■ 抽出テキスト:

====

控除未済通算適用前欠損調整額を引き継ぐ場合


今回は、法人住民税の「控除未済通算適用前欠損調整額」を
引き継ぐ場合を確認してみましょう。

内容

控除未済通算適用前欠損調整額の引継ぎは、
次の場合に発生します。

1、通算適用前欠損金額を有する法人を合併法人とする
「適格合併があった場合」

2、通算適用前欠損金額を有する法人との間に完全支配関係がある他の法人で
その有する法人が発行済株式等を有するものの
「残余財産が確定した場合」

3、被合併法人、残余財産が確定した法人(被合併法人等)の
過去10年の通算適用前欠損金額に係る
「控除対象通算適用前欠損調整額があるとき」

要件を満たす場合、
・適格合併の日の属する事業年度
・残余財産の確定日の翌日の属する事業年度
(合併等事業年度といいます。)以後の事業年度の
控除対象通算適用前欠損調整額の控除については、

被合併法人等の「控除未済通算適用前欠損調整額」を
引き継ぐことが可能です。

控除未済通算適用前欠損調整額

被合併法人等の通算適用前欠損金額に法人税率をかけて
「控除対象通算適用前欠損調整額」を計算します。

控除対象通算適用前欠損調整額=通算適用前欠損金額×法人税率

控除対象通算適用前欠損調整額を課税標準となる法人税額から
マイナスするためには、確定申告の手続き要件を満たす必要があります。

控除対象通算適用前欠損調整額のうち
引継ぎ要件を満たすものを
「控除未済通算適用前欠損調整額」といいます。

株主等が2以上の場合は、
株式保有割合に応じて引き継ぎます。

====

■ 目的 1:
抽出テキストによると、株主等が2以上の場合、控除未済通算適用前欠損調整額はどのように引き継がれますか。
■ 目的 2:
抽出テキストから「被合併法人等の「控除未済通算適用前欠損調整額」を」で始まり「マイナスするためには、確定申告の手続き要件を満たす必要があります。」で終わる部分を、両端の語句も含めてそのまま返してください。
■ 目的 3:
抽出テキストで、控除未済通算適用前欠損調整額の引継ぎが発生する場合として番号付きで示されている各項目から、かぎかっこで囲まれた語句をすべて挙げてください。

■ 提供資料:
====

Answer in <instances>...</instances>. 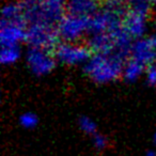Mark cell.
<instances>
[{
    "instance_id": "15",
    "label": "cell",
    "mask_w": 156,
    "mask_h": 156,
    "mask_svg": "<svg viewBox=\"0 0 156 156\" xmlns=\"http://www.w3.org/2000/svg\"><path fill=\"white\" fill-rule=\"evenodd\" d=\"M22 56V50L20 46H8L2 47L0 51V61L5 65L13 64L17 62Z\"/></svg>"
},
{
    "instance_id": "11",
    "label": "cell",
    "mask_w": 156,
    "mask_h": 156,
    "mask_svg": "<svg viewBox=\"0 0 156 156\" xmlns=\"http://www.w3.org/2000/svg\"><path fill=\"white\" fill-rule=\"evenodd\" d=\"M115 33L91 34L88 40V47L94 54H112L115 49Z\"/></svg>"
},
{
    "instance_id": "19",
    "label": "cell",
    "mask_w": 156,
    "mask_h": 156,
    "mask_svg": "<svg viewBox=\"0 0 156 156\" xmlns=\"http://www.w3.org/2000/svg\"><path fill=\"white\" fill-rule=\"evenodd\" d=\"M145 78L150 85L156 86V64H152L145 69Z\"/></svg>"
},
{
    "instance_id": "21",
    "label": "cell",
    "mask_w": 156,
    "mask_h": 156,
    "mask_svg": "<svg viewBox=\"0 0 156 156\" xmlns=\"http://www.w3.org/2000/svg\"><path fill=\"white\" fill-rule=\"evenodd\" d=\"M108 1H111V2H115V3H122L123 0H108Z\"/></svg>"
},
{
    "instance_id": "6",
    "label": "cell",
    "mask_w": 156,
    "mask_h": 156,
    "mask_svg": "<svg viewBox=\"0 0 156 156\" xmlns=\"http://www.w3.org/2000/svg\"><path fill=\"white\" fill-rule=\"evenodd\" d=\"M57 31L63 42L78 43L86 33L89 32V18L67 13L57 25Z\"/></svg>"
},
{
    "instance_id": "23",
    "label": "cell",
    "mask_w": 156,
    "mask_h": 156,
    "mask_svg": "<svg viewBox=\"0 0 156 156\" xmlns=\"http://www.w3.org/2000/svg\"><path fill=\"white\" fill-rule=\"evenodd\" d=\"M130 1H133L134 3H136V2H140V1H147V0H130Z\"/></svg>"
},
{
    "instance_id": "7",
    "label": "cell",
    "mask_w": 156,
    "mask_h": 156,
    "mask_svg": "<svg viewBox=\"0 0 156 156\" xmlns=\"http://www.w3.org/2000/svg\"><path fill=\"white\" fill-rule=\"evenodd\" d=\"M57 61L66 65L86 64L91 58V50L88 45L80 43L62 42L58 44L54 52Z\"/></svg>"
},
{
    "instance_id": "26",
    "label": "cell",
    "mask_w": 156,
    "mask_h": 156,
    "mask_svg": "<svg viewBox=\"0 0 156 156\" xmlns=\"http://www.w3.org/2000/svg\"><path fill=\"white\" fill-rule=\"evenodd\" d=\"M155 29H156V24H155Z\"/></svg>"
},
{
    "instance_id": "3",
    "label": "cell",
    "mask_w": 156,
    "mask_h": 156,
    "mask_svg": "<svg viewBox=\"0 0 156 156\" xmlns=\"http://www.w3.org/2000/svg\"><path fill=\"white\" fill-rule=\"evenodd\" d=\"M125 13L122 3L108 1L102 10H98L89 18V32L91 34H98L121 30Z\"/></svg>"
},
{
    "instance_id": "24",
    "label": "cell",
    "mask_w": 156,
    "mask_h": 156,
    "mask_svg": "<svg viewBox=\"0 0 156 156\" xmlns=\"http://www.w3.org/2000/svg\"><path fill=\"white\" fill-rule=\"evenodd\" d=\"M154 142L156 143V133H155V135H154Z\"/></svg>"
},
{
    "instance_id": "14",
    "label": "cell",
    "mask_w": 156,
    "mask_h": 156,
    "mask_svg": "<svg viewBox=\"0 0 156 156\" xmlns=\"http://www.w3.org/2000/svg\"><path fill=\"white\" fill-rule=\"evenodd\" d=\"M144 65L141 63L137 62L134 59H130L124 64L122 76L128 83H134L142 76V74L144 73Z\"/></svg>"
},
{
    "instance_id": "9",
    "label": "cell",
    "mask_w": 156,
    "mask_h": 156,
    "mask_svg": "<svg viewBox=\"0 0 156 156\" xmlns=\"http://www.w3.org/2000/svg\"><path fill=\"white\" fill-rule=\"evenodd\" d=\"M27 23L26 20L18 22H5L1 20L0 28V43L2 47L20 46L23 41L27 39Z\"/></svg>"
},
{
    "instance_id": "13",
    "label": "cell",
    "mask_w": 156,
    "mask_h": 156,
    "mask_svg": "<svg viewBox=\"0 0 156 156\" xmlns=\"http://www.w3.org/2000/svg\"><path fill=\"white\" fill-rule=\"evenodd\" d=\"M2 20L5 22H18L25 20L20 1H10L2 7L1 10Z\"/></svg>"
},
{
    "instance_id": "16",
    "label": "cell",
    "mask_w": 156,
    "mask_h": 156,
    "mask_svg": "<svg viewBox=\"0 0 156 156\" xmlns=\"http://www.w3.org/2000/svg\"><path fill=\"white\" fill-rule=\"evenodd\" d=\"M79 127H80V129L83 133H86L88 135H91V136H93V135H95L98 133L96 123L91 118L86 117V115H83V117H81L79 119Z\"/></svg>"
},
{
    "instance_id": "5",
    "label": "cell",
    "mask_w": 156,
    "mask_h": 156,
    "mask_svg": "<svg viewBox=\"0 0 156 156\" xmlns=\"http://www.w3.org/2000/svg\"><path fill=\"white\" fill-rule=\"evenodd\" d=\"M59 39L57 26L45 23H34L30 24L27 28L26 41L30 47L55 50L59 44Z\"/></svg>"
},
{
    "instance_id": "12",
    "label": "cell",
    "mask_w": 156,
    "mask_h": 156,
    "mask_svg": "<svg viewBox=\"0 0 156 156\" xmlns=\"http://www.w3.org/2000/svg\"><path fill=\"white\" fill-rule=\"evenodd\" d=\"M67 13L90 18L98 11V0H69Z\"/></svg>"
},
{
    "instance_id": "22",
    "label": "cell",
    "mask_w": 156,
    "mask_h": 156,
    "mask_svg": "<svg viewBox=\"0 0 156 156\" xmlns=\"http://www.w3.org/2000/svg\"><path fill=\"white\" fill-rule=\"evenodd\" d=\"M152 42H153V45H154V47H155V49H156V37H152Z\"/></svg>"
},
{
    "instance_id": "18",
    "label": "cell",
    "mask_w": 156,
    "mask_h": 156,
    "mask_svg": "<svg viewBox=\"0 0 156 156\" xmlns=\"http://www.w3.org/2000/svg\"><path fill=\"white\" fill-rule=\"evenodd\" d=\"M92 142H93V145L98 150H104L107 145V138L104 135L96 133L95 135L92 136Z\"/></svg>"
},
{
    "instance_id": "1",
    "label": "cell",
    "mask_w": 156,
    "mask_h": 156,
    "mask_svg": "<svg viewBox=\"0 0 156 156\" xmlns=\"http://www.w3.org/2000/svg\"><path fill=\"white\" fill-rule=\"evenodd\" d=\"M124 60L115 54H94L85 64V71L92 80L98 83H107L117 80L123 74Z\"/></svg>"
},
{
    "instance_id": "25",
    "label": "cell",
    "mask_w": 156,
    "mask_h": 156,
    "mask_svg": "<svg viewBox=\"0 0 156 156\" xmlns=\"http://www.w3.org/2000/svg\"><path fill=\"white\" fill-rule=\"evenodd\" d=\"M151 1H152V2L154 3V5H156V0H151Z\"/></svg>"
},
{
    "instance_id": "10",
    "label": "cell",
    "mask_w": 156,
    "mask_h": 156,
    "mask_svg": "<svg viewBox=\"0 0 156 156\" xmlns=\"http://www.w3.org/2000/svg\"><path fill=\"white\" fill-rule=\"evenodd\" d=\"M130 55H132V59L141 63L144 66L154 64L156 60V49L153 45L152 39L142 37V39L136 40L133 43Z\"/></svg>"
},
{
    "instance_id": "8",
    "label": "cell",
    "mask_w": 156,
    "mask_h": 156,
    "mask_svg": "<svg viewBox=\"0 0 156 156\" xmlns=\"http://www.w3.org/2000/svg\"><path fill=\"white\" fill-rule=\"evenodd\" d=\"M26 62L34 75L44 76L55 69L57 59L50 50L30 47L26 54Z\"/></svg>"
},
{
    "instance_id": "2",
    "label": "cell",
    "mask_w": 156,
    "mask_h": 156,
    "mask_svg": "<svg viewBox=\"0 0 156 156\" xmlns=\"http://www.w3.org/2000/svg\"><path fill=\"white\" fill-rule=\"evenodd\" d=\"M23 14L26 23H45L57 26L63 16L66 5L63 0H22Z\"/></svg>"
},
{
    "instance_id": "4",
    "label": "cell",
    "mask_w": 156,
    "mask_h": 156,
    "mask_svg": "<svg viewBox=\"0 0 156 156\" xmlns=\"http://www.w3.org/2000/svg\"><path fill=\"white\" fill-rule=\"evenodd\" d=\"M150 14V3L140 1L133 5L123 17L122 29L132 39H142L147 31V17Z\"/></svg>"
},
{
    "instance_id": "20",
    "label": "cell",
    "mask_w": 156,
    "mask_h": 156,
    "mask_svg": "<svg viewBox=\"0 0 156 156\" xmlns=\"http://www.w3.org/2000/svg\"><path fill=\"white\" fill-rule=\"evenodd\" d=\"M145 156H156V152L154 150H149L145 153Z\"/></svg>"
},
{
    "instance_id": "17",
    "label": "cell",
    "mask_w": 156,
    "mask_h": 156,
    "mask_svg": "<svg viewBox=\"0 0 156 156\" xmlns=\"http://www.w3.org/2000/svg\"><path fill=\"white\" fill-rule=\"evenodd\" d=\"M20 124L24 128H33L37 124V117L32 112H25L20 117Z\"/></svg>"
}]
</instances>
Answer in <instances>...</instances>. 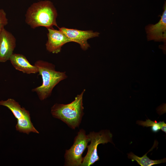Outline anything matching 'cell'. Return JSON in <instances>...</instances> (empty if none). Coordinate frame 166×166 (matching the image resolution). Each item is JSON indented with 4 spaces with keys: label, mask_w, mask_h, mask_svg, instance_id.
Listing matches in <instances>:
<instances>
[{
    "label": "cell",
    "mask_w": 166,
    "mask_h": 166,
    "mask_svg": "<svg viewBox=\"0 0 166 166\" xmlns=\"http://www.w3.org/2000/svg\"><path fill=\"white\" fill-rule=\"evenodd\" d=\"M57 10L53 3L48 0L41 1L33 3L28 9L25 22L32 28L44 26L53 28L57 24Z\"/></svg>",
    "instance_id": "obj_1"
},
{
    "label": "cell",
    "mask_w": 166,
    "mask_h": 166,
    "mask_svg": "<svg viewBox=\"0 0 166 166\" xmlns=\"http://www.w3.org/2000/svg\"><path fill=\"white\" fill-rule=\"evenodd\" d=\"M34 65L38 68L42 82L41 85L33 89L32 91L36 92L39 99L42 101L49 97L54 87L67 76L65 72L57 71L55 66L47 61L38 60Z\"/></svg>",
    "instance_id": "obj_2"
},
{
    "label": "cell",
    "mask_w": 166,
    "mask_h": 166,
    "mask_svg": "<svg viewBox=\"0 0 166 166\" xmlns=\"http://www.w3.org/2000/svg\"><path fill=\"white\" fill-rule=\"evenodd\" d=\"M85 89L77 95L75 100L67 104H55L51 108V113L55 118L59 119L72 129L78 127L84 114L83 95Z\"/></svg>",
    "instance_id": "obj_3"
},
{
    "label": "cell",
    "mask_w": 166,
    "mask_h": 166,
    "mask_svg": "<svg viewBox=\"0 0 166 166\" xmlns=\"http://www.w3.org/2000/svg\"><path fill=\"white\" fill-rule=\"evenodd\" d=\"M0 105L7 107L17 119L16 130L21 132L28 134L30 132L39 133L34 126L30 120L29 111L21 107L19 103L14 99L9 98L6 101H0Z\"/></svg>",
    "instance_id": "obj_4"
},
{
    "label": "cell",
    "mask_w": 166,
    "mask_h": 166,
    "mask_svg": "<svg viewBox=\"0 0 166 166\" xmlns=\"http://www.w3.org/2000/svg\"><path fill=\"white\" fill-rule=\"evenodd\" d=\"M87 135L91 143L87 146V153L83 158L81 165L83 166H89L99 160L97 152V147L99 144H104L108 142L113 143V135L109 130H101L98 132H93Z\"/></svg>",
    "instance_id": "obj_5"
},
{
    "label": "cell",
    "mask_w": 166,
    "mask_h": 166,
    "mask_svg": "<svg viewBox=\"0 0 166 166\" xmlns=\"http://www.w3.org/2000/svg\"><path fill=\"white\" fill-rule=\"evenodd\" d=\"M90 139L81 129L75 138L74 143L71 148L65 151V165L69 166H81L83 160L82 154L87 148Z\"/></svg>",
    "instance_id": "obj_6"
},
{
    "label": "cell",
    "mask_w": 166,
    "mask_h": 166,
    "mask_svg": "<svg viewBox=\"0 0 166 166\" xmlns=\"http://www.w3.org/2000/svg\"><path fill=\"white\" fill-rule=\"evenodd\" d=\"M61 31L71 42L79 44L82 49L86 50L90 47L87 42L88 39L99 36L100 33L92 30H81L69 29L64 27L59 28Z\"/></svg>",
    "instance_id": "obj_7"
},
{
    "label": "cell",
    "mask_w": 166,
    "mask_h": 166,
    "mask_svg": "<svg viewBox=\"0 0 166 166\" xmlns=\"http://www.w3.org/2000/svg\"><path fill=\"white\" fill-rule=\"evenodd\" d=\"M164 11L159 22L155 24H149L145 28L148 41L166 42V4L165 2Z\"/></svg>",
    "instance_id": "obj_8"
},
{
    "label": "cell",
    "mask_w": 166,
    "mask_h": 166,
    "mask_svg": "<svg viewBox=\"0 0 166 166\" xmlns=\"http://www.w3.org/2000/svg\"><path fill=\"white\" fill-rule=\"evenodd\" d=\"M48 41L46 44L47 50L53 53H59L62 46L67 42H71L60 30H57L53 28L47 29Z\"/></svg>",
    "instance_id": "obj_9"
},
{
    "label": "cell",
    "mask_w": 166,
    "mask_h": 166,
    "mask_svg": "<svg viewBox=\"0 0 166 166\" xmlns=\"http://www.w3.org/2000/svg\"><path fill=\"white\" fill-rule=\"evenodd\" d=\"M16 46V40L14 37L4 29L0 34V62L9 60Z\"/></svg>",
    "instance_id": "obj_10"
},
{
    "label": "cell",
    "mask_w": 166,
    "mask_h": 166,
    "mask_svg": "<svg viewBox=\"0 0 166 166\" xmlns=\"http://www.w3.org/2000/svg\"><path fill=\"white\" fill-rule=\"evenodd\" d=\"M9 60L16 70L23 73L30 74L38 73L37 67L31 64L26 57L22 54L13 53Z\"/></svg>",
    "instance_id": "obj_11"
},
{
    "label": "cell",
    "mask_w": 166,
    "mask_h": 166,
    "mask_svg": "<svg viewBox=\"0 0 166 166\" xmlns=\"http://www.w3.org/2000/svg\"><path fill=\"white\" fill-rule=\"evenodd\" d=\"M156 142L152 148L142 157H140L135 155L132 152L127 154L128 158L131 159L132 161H136L138 164L141 166H151L155 164L164 163L166 162V158L159 160H153L150 159L147 156V154L152 150L156 146Z\"/></svg>",
    "instance_id": "obj_12"
},
{
    "label": "cell",
    "mask_w": 166,
    "mask_h": 166,
    "mask_svg": "<svg viewBox=\"0 0 166 166\" xmlns=\"http://www.w3.org/2000/svg\"><path fill=\"white\" fill-rule=\"evenodd\" d=\"M8 23L6 13L3 9H0V34L5 29L4 27Z\"/></svg>",
    "instance_id": "obj_13"
},
{
    "label": "cell",
    "mask_w": 166,
    "mask_h": 166,
    "mask_svg": "<svg viewBox=\"0 0 166 166\" xmlns=\"http://www.w3.org/2000/svg\"><path fill=\"white\" fill-rule=\"evenodd\" d=\"M136 124L140 125H141L143 127H152L156 125H159L160 124V121L158 122L156 121H153L151 120L148 119L146 120V121H136Z\"/></svg>",
    "instance_id": "obj_14"
}]
</instances>
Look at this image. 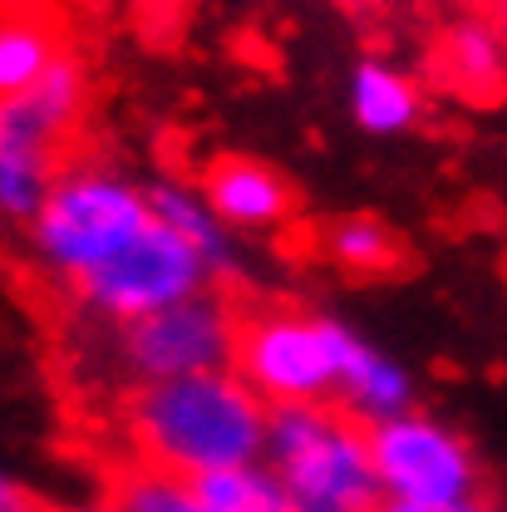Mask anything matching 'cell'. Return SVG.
Here are the masks:
<instances>
[{
  "mask_svg": "<svg viewBox=\"0 0 507 512\" xmlns=\"http://www.w3.org/2000/svg\"><path fill=\"white\" fill-rule=\"evenodd\" d=\"M69 512H114V503L109 498H94V503H79V508H69Z\"/></svg>",
  "mask_w": 507,
  "mask_h": 512,
  "instance_id": "cell-20",
  "label": "cell"
},
{
  "mask_svg": "<svg viewBox=\"0 0 507 512\" xmlns=\"http://www.w3.org/2000/svg\"><path fill=\"white\" fill-rule=\"evenodd\" d=\"M370 444V468L380 483V498L389 503H419V508H453L473 503L483 493V463L473 444L419 409L384 419L365 429Z\"/></svg>",
  "mask_w": 507,
  "mask_h": 512,
  "instance_id": "cell-5",
  "label": "cell"
},
{
  "mask_svg": "<svg viewBox=\"0 0 507 512\" xmlns=\"http://www.w3.org/2000/svg\"><path fill=\"white\" fill-rule=\"evenodd\" d=\"M375 512H488V508H483V498H473V503H453V508H419V503H389V498H380V508Z\"/></svg>",
  "mask_w": 507,
  "mask_h": 512,
  "instance_id": "cell-18",
  "label": "cell"
},
{
  "mask_svg": "<svg viewBox=\"0 0 507 512\" xmlns=\"http://www.w3.org/2000/svg\"><path fill=\"white\" fill-rule=\"evenodd\" d=\"M202 202L207 212L237 237V232H271L291 217L296 207V192L291 183L261 163V158H242V153H227L217 163H207L202 173Z\"/></svg>",
  "mask_w": 507,
  "mask_h": 512,
  "instance_id": "cell-10",
  "label": "cell"
},
{
  "mask_svg": "<svg viewBox=\"0 0 507 512\" xmlns=\"http://www.w3.org/2000/svg\"><path fill=\"white\" fill-rule=\"evenodd\" d=\"M60 55L64 40L50 20L25 15V10L0 15V99H15L30 84H40Z\"/></svg>",
  "mask_w": 507,
  "mask_h": 512,
  "instance_id": "cell-14",
  "label": "cell"
},
{
  "mask_svg": "<svg viewBox=\"0 0 507 512\" xmlns=\"http://www.w3.org/2000/svg\"><path fill=\"white\" fill-rule=\"evenodd\" d=\"M0 512H35V503H30V493L0 468Z\"/></svg>",
  "mask_w": 507,
  "mask_h": 512,
  "instance_id": "cell-17",
  "label": "cell"
},
{
  "mask_svg": "<svg viewBox=\"0 0 507 512\" xmlns=\"http://www.w3.org/2000/svg\"><path fill=\"white\" fill-rule=\"evenodd\" d=\"M439 60L453 89L473 94V99H498L507 74V45L503 30L488 15H458L439 40Z\"/></svg>",
  "mask_w": 507,
  "mask_h": 512,
  "instance_id": "cell-13",
  "label": "cell"
},
{
  "mask_svg": "<svg viewBox=\"0 0 507 512\" xmlns=\"http://www.w3.org/2000/svg\"><path fill=\"white\" fill-rule=\"evenodd\" d=\"M148 207H153V217H158L173 237L188 242L192 256L207 266L212 281L242 271V247H237V237L207 212V202H202L197 188H183V183H153V188H148Z\"/></svg>",
  "mask_w": 507,
  "mask_h": 512,
  "instance_id": "cell-12",
  "label": "cell"
},
{
  "mask_svg": "<svg viewBox=\"0 0 507 512\" xmlns=\"http://www.w3.org/2000/svg\"><path fill=\"white\" fill-rule=\"evenodd\" d=\"M202 291H212L207 266L158 217H148L99 271H89L74 286V296L99 320H109V325H128L138 316H153L163 306L202 296Z\"/></svg>",
  "mask_w": 507,
  "mask_h": 512,
  "instance_id": "cell-7",
  "label": "cell"
},
{
  "mask_svg": "<svg viewBox=\"0 0 507 512\" xmlns=\"http://www.w3.org/2000/svg\"><path fill=\"white\" fill-rule=\"evenodd\" d=\"M153 217L148 188L133 183L114 163H69L55 173L45 202L25 222L30 252L45 276L60 286H79L89 271H99L128 237Z\"/></svg>",
  "mask_w": 507,
  "mask_h": 512,
  "instance_id": "cell-3",
  "label": "cell"
},
{
  "mask_svg": "<svg viewBox=\"0 0 507 512\" xmlns=\"http://www.w3.org/2000/svg\"><path fill=\"white\" fill-rule=\"evenodd\" d=\"M89 69L64 50L40 84L0 99V222L25 227L60 173L64 138L84 119Z\"/></svg>",
  "mask_w": 507,
  "mask_h": 512,
  "instance_id": "cell-4",
  "label": "cell"
},
{
  "mask_svg": "<svg viewBox=\"0 0 507 512\" xmlns=\"http://www.w3.org/2000/svg\"><path fill=\"white\" fill-rule=\"evenodd\" d=\"M261 463L291 512H375L380 483L370 468L365 424L335 404L266 409Z\"/></svg>",
  "mask_w": 507,
  "mask_h": 512,
  "instance_id": "cell-2",
  "label": "cell"
},
{
  "mask_svg": "<svg viewBox=\"0 0 507 512\" xmlns=\"http://www.w3.org/2000/svg\"><path fill=\"white\" fill-rule=\"evenodd\" d=\"M128 439L143 468L192 483L217 468L261 463L266 404L232 370L138 384L128 399Z\"/></svg>",
  "mask_w": 507,
  "mask_h": 512,
  "instance_id": "cell-1",
  "label": "cell"
},
{
  "mask_svg": "<svg viewBox=\"0 0 507 512\" xmlns=\"http://www.w3.org/2000/svg\"><path fill=\"white\" fill-rule=\"evenodd\" d=\"M345 104H350L355 128L370 133V138H399V133H409L419 124V114H424L419 84L404 69H394L384 60H360L350 69Z\"/></svg>",
  "mask_w": 507,
  "mask_h": 512,
  "instance_id": "cell-11",
  "label": "cell"
},
{
  "mask_svg": "<svg viewBox=\"0 0 507 512\" xmlns=\"http://www.w3.org/2000/svg\"><path fill=\"white\" fill-rule=\"evenodd\" d=\"M320 247H325V256H330L340 271H350V276H384V271H394V266L404 261L394 232L384 227L380 217H365V212L335 217V222L325 227Z\"/></svg>",
  "mask_w": 507,
  "mask_h": 512,
  "instance_id": "cell-15",
  "label": "cell"
},
{
  "mask_svg": "<svg viewBox=\"0 0 507 512\" xmlns=\"http://www.w3.org/2000/svg\"><path fill=\"white\" fill-rule=\"evenodd\" d=\"M330 355H335V394L355 424H384L414 409V375L380 345H370L355 325L330 316Z\"/></svg>",
  "mask_w": 507,
  "mask_h": 512,
  "instance_id": "cell-9",
  "label": "cell"
},
{
  "mask_svg": "<svg viewBox=\"0 0 507 512\" xmlns=\"http://www.w3.org/2000/svg\"><path fill=\"white\" fill-rule=\"evenodd\" d=\"M133 5H138L143 15H153V20H178L192 0H133Z\"/></svg>",
  "mask_w": 507,
  "mask_h": 512,
  "instance_id": "cell-19",
  "label": "cell"
},
{
  "mask_svg": "<svg viewBox=\"0 0 507 512\" xmlns=\"http://www.w3.org/2000/svg\"><path fill=\"white\" fill-rule=\"evenodd\" d=\"M237 380L266 409L281 404H330L335 394V355H330V316L306 311H256L237 320L232 365Z\"/></svg>",
  "mask_w": 507,
  "mask_h": 512,
  "instance_id": "cell-6",
  "label": "cell"
},
{
  "mask_svg": "<svg viewBox=\"0 0 507 512\" xmlns=\"http://www.w3.org/2000/svg\"><path fill=\"white\" fill-rule=\"evenodd\" d=\"M188 488H192V503H197V512H291L266 463L217 468V473L192 478Z\"/></svg>",
  "mask_w": 507,
  "mask_h": 512,
  "instance_id": "cell-16",
  "label": "cell"
},
{
  "mask_svg": "<svg viewBox=\"0 0 507 512\" xmlns=\"http://www.w3.org/2000/svg\"><path fill=\"white\" fill-rule=\"evenodd\" d=\"M232 335H237L232 306L217 291H202L178 306L119 325L114 355L133 384L188 380V375H212L232 365Z\"/></svg>",
  "mask_w": 507,
  "mask_h": 512,
  "instance_id": "cell-8",
  "label": "cell"
}]
</instances>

====

■ 期待される出力 1:
株式保有割合に応じて引き継がれます。

■ 期待される出力 2:
被合併法人等の「控除未済通算適用前欠損調整額」を
引き継ぐことが可能です。

控除未済通算適用前欠損調整額

被合併法人等の通算適用前欠損金額に法人税率をかけて
「控除対象通算適用前欠損調整額」を計算します。

控除対象通算適用前欠損調整額=通算適用前欠損金額×法人税率

控除対象通算適用前欠損調整額を課税標準となる法人税額から
マイナスするためには、確定申告の手続き要件を満たす必要があります。

■ 期待される出力 3:
適格合併があった場合
残余財産が確定した場合
控除対象通算適用前欠損調整額があるとき